Mouse embryonic stem (mES) cells (clone AN3-12), derived from C57BL/6×129 F1 females, were obtained from IMBA Haplobank (U. Elling et al., accepted for publication in Nature) and cultured in 15 % FBS (Gibco), 1× Penicillin-Streptomycin solution (100 U/ml Penicillin, 0.1 mg/ml Streptomycin, Sigma), 2 mM L-Glutamine (Sigma), 1× MEM Non-essential amino acid solution (Sigma), 1 mM sodium pyruvate (Sigma), 50 μM 2-Mercaptoethanol (Gibco) and 20 ng/ml LIF (in-house produced). Cells were maintained at 37°C with 5% CO2 and passaged every second day. Cell doubling time of AN3-12 mES in presence of s4U cells as determined by cell counting was 14.7h. Prior to metabolic labeling experiments, mES cells were stained with Hoechst33342 and FACS-sorted to obtain a pure diploid population47.

SLAM-seq in mES cells

mES cells were seeded the day before the experiment at a density of 105 cells/ml. s4U-metabolic labeling in mES cells was performed by incubating mES cells in standard medium but adding s4U (Sigma) to a final concentration of 100 μM and media exchange every 3 hours for the duration of the pulse. For the uridine chase experiment, cells were washed twice with 1x PBS and incubated with standard medium supplemented with 10 mM uridine (Sigma). At respective time points, cells were harvested followed by total RNA extraction using TRIzol (Ambion) following the manufacturer’s instructions but including 0.1mM DTT (final conc.) during isopropanol precipitation. RNA was resuspended in 1 mM DTT. For a typical SLAM-seq experiment, 5 μg total RNA were treated with 10 mM iodoacetamide under optimal reaction conditions and subsequently ethanol precipitated and subjected to Quant-seq 3′ end mRNA library preparation.

RNA library preparation

Standard RNA seq libraries were prepared using NEBNext® Ultra(tm) Directional RNA Library Prep Kit for Illumina® (NEB) following the instructions of the manufacturer. Cap-seq libraries were prepared as previously described48. mRNA 3′ end sequencing was performed using the Quant-seq mRNA 3′ end library preparation kit (Lexogen) according to the instructions of the manufacturer. Small RNA libraries were generated as described before49, but adding total RNA from Arabidopsis thaliana unopened floral buds as spike-in before initial size-selection. Sequencing was performed on Illumina HiSeq 2500. Libraries were sequenced in SR50 mode except for transcriptional output measurements (Fig.3), which were sequenced in SR100 mode.
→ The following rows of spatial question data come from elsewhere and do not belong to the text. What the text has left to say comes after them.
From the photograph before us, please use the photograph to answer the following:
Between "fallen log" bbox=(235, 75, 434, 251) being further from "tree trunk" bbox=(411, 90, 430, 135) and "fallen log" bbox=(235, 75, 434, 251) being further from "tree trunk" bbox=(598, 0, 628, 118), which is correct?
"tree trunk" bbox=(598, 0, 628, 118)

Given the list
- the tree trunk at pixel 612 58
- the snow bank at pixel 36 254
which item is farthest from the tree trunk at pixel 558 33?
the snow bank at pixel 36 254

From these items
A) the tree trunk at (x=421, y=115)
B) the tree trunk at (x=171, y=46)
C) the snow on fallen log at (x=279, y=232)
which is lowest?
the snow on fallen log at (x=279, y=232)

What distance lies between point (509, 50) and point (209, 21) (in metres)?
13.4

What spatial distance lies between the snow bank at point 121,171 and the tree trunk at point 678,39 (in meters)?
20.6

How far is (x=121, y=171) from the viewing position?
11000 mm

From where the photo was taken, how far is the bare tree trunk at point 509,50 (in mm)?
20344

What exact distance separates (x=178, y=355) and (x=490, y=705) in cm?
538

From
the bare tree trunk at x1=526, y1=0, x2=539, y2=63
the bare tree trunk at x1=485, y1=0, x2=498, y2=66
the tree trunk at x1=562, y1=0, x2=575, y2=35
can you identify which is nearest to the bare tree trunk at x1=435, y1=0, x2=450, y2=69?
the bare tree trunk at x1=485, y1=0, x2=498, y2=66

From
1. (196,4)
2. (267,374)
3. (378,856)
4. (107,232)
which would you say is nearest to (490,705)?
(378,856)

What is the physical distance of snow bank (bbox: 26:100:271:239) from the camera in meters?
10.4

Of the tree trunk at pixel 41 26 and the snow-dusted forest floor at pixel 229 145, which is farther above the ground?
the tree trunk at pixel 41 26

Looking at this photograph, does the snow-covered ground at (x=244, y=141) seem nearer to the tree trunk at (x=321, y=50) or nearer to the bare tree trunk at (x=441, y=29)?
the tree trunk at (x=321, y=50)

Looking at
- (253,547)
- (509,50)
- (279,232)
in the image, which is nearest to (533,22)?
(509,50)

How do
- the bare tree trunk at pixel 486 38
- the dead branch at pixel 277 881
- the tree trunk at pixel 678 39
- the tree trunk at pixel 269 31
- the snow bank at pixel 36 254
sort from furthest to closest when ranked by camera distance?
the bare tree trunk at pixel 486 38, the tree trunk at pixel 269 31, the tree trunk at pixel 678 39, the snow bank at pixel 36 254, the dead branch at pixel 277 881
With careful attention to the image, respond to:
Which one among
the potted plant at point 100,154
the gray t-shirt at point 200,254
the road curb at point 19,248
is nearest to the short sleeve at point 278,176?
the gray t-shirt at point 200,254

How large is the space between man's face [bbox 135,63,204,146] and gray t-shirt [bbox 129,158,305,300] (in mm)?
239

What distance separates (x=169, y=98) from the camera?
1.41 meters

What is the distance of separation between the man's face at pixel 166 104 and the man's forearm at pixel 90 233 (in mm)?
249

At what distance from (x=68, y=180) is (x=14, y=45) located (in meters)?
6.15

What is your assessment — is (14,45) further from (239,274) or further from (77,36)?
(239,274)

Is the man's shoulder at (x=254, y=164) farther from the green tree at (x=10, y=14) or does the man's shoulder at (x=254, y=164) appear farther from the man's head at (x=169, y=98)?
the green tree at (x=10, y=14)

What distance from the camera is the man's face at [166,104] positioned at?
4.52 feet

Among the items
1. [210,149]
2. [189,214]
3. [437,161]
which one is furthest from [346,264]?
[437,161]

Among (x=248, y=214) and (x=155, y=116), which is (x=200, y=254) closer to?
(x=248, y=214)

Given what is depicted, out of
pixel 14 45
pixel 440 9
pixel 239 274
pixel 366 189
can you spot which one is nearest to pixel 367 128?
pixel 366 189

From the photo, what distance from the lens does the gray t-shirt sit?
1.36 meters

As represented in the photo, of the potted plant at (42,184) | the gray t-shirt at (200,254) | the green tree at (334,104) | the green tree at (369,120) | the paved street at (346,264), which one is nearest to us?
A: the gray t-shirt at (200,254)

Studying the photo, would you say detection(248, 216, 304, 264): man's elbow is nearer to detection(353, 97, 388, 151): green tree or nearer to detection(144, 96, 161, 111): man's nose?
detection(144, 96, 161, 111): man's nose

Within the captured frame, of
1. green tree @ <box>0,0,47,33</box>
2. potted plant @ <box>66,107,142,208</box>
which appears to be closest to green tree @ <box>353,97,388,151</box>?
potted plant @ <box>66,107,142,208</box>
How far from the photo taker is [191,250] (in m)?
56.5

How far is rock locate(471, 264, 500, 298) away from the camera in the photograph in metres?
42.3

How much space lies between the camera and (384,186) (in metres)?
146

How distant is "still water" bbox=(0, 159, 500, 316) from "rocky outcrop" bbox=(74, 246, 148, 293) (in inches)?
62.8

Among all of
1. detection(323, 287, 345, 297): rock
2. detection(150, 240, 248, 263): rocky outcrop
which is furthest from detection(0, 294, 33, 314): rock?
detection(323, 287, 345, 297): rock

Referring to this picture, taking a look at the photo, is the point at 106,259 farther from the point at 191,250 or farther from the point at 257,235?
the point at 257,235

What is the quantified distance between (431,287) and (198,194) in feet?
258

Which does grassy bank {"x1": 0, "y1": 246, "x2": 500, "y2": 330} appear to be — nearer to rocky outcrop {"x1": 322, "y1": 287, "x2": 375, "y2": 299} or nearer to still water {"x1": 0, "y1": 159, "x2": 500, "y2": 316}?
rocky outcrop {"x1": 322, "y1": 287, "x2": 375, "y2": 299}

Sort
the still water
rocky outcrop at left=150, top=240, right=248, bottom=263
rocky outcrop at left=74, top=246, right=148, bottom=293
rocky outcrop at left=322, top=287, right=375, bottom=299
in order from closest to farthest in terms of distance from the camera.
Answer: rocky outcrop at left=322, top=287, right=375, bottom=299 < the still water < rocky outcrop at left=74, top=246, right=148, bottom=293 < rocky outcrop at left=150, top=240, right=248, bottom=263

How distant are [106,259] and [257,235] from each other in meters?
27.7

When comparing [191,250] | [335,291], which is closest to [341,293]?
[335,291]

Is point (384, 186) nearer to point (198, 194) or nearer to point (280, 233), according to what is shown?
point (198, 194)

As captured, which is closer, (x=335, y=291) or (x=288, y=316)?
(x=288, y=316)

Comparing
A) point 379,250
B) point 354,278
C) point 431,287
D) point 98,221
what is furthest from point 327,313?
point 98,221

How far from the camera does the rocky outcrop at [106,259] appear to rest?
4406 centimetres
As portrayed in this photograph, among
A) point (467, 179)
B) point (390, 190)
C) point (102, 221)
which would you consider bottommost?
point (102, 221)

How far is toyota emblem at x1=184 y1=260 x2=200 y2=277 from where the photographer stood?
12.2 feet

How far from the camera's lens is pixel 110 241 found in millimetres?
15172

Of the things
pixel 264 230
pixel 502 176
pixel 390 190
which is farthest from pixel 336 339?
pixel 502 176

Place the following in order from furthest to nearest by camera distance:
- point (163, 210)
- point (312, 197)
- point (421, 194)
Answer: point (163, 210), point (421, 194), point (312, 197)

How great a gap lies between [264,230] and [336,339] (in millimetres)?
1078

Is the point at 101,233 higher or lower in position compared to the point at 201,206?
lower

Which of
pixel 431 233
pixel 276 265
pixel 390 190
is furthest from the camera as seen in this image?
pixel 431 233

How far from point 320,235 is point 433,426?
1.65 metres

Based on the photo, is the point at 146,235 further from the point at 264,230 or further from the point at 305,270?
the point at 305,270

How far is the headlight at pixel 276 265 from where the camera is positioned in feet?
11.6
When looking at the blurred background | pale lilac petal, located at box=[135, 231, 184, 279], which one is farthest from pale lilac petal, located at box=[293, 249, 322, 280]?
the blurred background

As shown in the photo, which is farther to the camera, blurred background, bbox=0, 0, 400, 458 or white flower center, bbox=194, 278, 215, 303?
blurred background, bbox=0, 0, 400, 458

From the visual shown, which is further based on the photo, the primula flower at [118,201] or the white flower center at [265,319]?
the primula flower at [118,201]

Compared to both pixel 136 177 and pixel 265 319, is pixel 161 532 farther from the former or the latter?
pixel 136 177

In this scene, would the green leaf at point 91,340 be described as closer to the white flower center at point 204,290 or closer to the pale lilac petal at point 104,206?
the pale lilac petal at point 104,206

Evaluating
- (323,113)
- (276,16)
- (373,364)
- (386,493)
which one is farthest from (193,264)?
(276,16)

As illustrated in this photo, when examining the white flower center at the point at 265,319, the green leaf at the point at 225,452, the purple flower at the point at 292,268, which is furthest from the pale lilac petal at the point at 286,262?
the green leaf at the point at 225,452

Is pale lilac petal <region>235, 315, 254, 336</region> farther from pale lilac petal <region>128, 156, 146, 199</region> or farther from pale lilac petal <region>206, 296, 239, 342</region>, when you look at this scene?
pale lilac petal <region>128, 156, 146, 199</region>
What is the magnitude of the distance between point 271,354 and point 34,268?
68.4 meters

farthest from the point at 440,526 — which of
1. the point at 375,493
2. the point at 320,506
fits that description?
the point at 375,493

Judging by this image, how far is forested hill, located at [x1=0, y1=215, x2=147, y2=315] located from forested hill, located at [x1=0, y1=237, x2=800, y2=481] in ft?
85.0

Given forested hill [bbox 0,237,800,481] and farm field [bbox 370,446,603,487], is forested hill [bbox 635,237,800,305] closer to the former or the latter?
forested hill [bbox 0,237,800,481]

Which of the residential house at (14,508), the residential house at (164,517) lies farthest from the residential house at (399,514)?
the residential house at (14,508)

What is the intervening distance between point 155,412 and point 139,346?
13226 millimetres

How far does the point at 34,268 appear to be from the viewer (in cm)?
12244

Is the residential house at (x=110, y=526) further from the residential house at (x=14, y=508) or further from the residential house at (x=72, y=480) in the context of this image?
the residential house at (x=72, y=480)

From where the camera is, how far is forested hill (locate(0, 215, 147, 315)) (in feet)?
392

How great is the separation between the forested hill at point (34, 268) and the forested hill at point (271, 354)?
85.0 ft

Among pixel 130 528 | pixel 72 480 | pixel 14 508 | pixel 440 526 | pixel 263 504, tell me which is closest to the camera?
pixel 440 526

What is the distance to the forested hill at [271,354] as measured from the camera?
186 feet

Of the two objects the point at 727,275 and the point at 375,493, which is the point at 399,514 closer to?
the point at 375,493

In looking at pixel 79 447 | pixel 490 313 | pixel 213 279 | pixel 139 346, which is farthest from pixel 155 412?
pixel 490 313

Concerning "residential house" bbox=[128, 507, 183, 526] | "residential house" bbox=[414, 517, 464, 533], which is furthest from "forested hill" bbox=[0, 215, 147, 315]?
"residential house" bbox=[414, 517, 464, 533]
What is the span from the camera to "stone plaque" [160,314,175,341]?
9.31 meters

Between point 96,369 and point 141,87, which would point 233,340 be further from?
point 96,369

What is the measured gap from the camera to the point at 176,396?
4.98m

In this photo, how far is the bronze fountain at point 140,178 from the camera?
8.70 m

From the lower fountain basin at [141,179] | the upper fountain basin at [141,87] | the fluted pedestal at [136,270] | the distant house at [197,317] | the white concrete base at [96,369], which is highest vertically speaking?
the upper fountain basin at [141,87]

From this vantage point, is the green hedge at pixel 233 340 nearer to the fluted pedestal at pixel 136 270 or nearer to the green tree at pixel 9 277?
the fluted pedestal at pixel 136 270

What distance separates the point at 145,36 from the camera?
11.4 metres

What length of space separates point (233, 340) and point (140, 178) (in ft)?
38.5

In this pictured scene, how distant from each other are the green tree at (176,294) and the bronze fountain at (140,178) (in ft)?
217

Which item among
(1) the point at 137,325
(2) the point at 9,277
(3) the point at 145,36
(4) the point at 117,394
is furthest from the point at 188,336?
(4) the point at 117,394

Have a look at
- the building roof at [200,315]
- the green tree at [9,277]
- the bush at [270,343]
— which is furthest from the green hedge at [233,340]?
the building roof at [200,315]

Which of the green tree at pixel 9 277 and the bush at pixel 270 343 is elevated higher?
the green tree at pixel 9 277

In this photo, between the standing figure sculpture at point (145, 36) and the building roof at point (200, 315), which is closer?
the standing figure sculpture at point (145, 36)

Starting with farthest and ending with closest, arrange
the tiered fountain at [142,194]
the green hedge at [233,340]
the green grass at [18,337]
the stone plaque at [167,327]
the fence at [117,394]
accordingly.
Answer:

Transcriptional inhibition by Actinomycin D

3 × 105 AN3-12 mES cells were seeded per 35 mm plate and grown over night. To block transcription, actinomycin D (Sigma) was added to the medium at the concentration of 5 μg/ml. Cells were harvested at 0, 0.25h, 0.5h, 1h, 3h and 10 h after addition of actinomycin D by directly lysing them in TRIzol® (Ambion). RNA was extracted following the manufacturer instructions and libraries were prepared using Quant-seq mRNA 3′ end library preparation kit (Lexogen) according to the instructions of the manufacturer.

CRISPR/Cas9 genome engineering

gRNAs were designed using WTSI Genome Editing50. gRNA oligonucleotides (see Supplementary Table 3) were cloned into pLenti-CRISPR-v2-GFP vector as described51, but modified by replacing the puromycin resistance cassette with GFP. Prior to gRNA transfection targeting Xpo5 or Mettl3, wildtype An3-12 mES cells were FACS sorted for haploid cells as described previously47. 3 × 105 cells were seeded per 6 well and transfected the next day with 3 μg pLenti-CRISPR-v2-GFP using Lipofectamine 2000 as recommended by the manufacturer. 48h after transfection, GFP positive cells were sorted by fluorescence-activated cell sorting (FACS) and 1500 cells were subsequently seeded per 15 cm plate. Single colonies were picked after 10 days. DNA isolation, PCR amplification (for oligonucleotide sequences see Supplementary Table 3) of the targeted locus and Sanger sequencing was performed to genotype the clonal cell lines. Protein depletion was confirmed by Western blot analysis.

Western Blotting

Protein lysates were separated on 10% SDS PAGE and transferred to PVDF membrane (BioRad). Antibodies were used at a dilution of 1:500 for anti-Exportin-5 (H-300, sc-66885, rabbit), 1:3,000 for anti-Mettl3 (15073-1-AP, Proteintech, rabbit), 1:5,000 for anti-Mettl14 (HPA038002, Sigma, rabbit) and 1:10,000 for anti-Actin (A2066, Sigma, rabbit) and detected by secondary HRP-antibody-conjugates G21040 (Invitrogen; dilution 1:10,000). Primary antibodies were incubated at room temperature for three hours and secondary antibodies were incubated at room temperature for two hours. Images were acquired on a ChemiDoc MP Imaging System (BioRad) using ImageLab v5.1.1 (BioRad) or by Amersham Hyperfilm ECL (GE Healthcare).

Northern Blotting

Northern hybridization experiments were performed as described previously52. For Northern probes see Supplementary Table 3.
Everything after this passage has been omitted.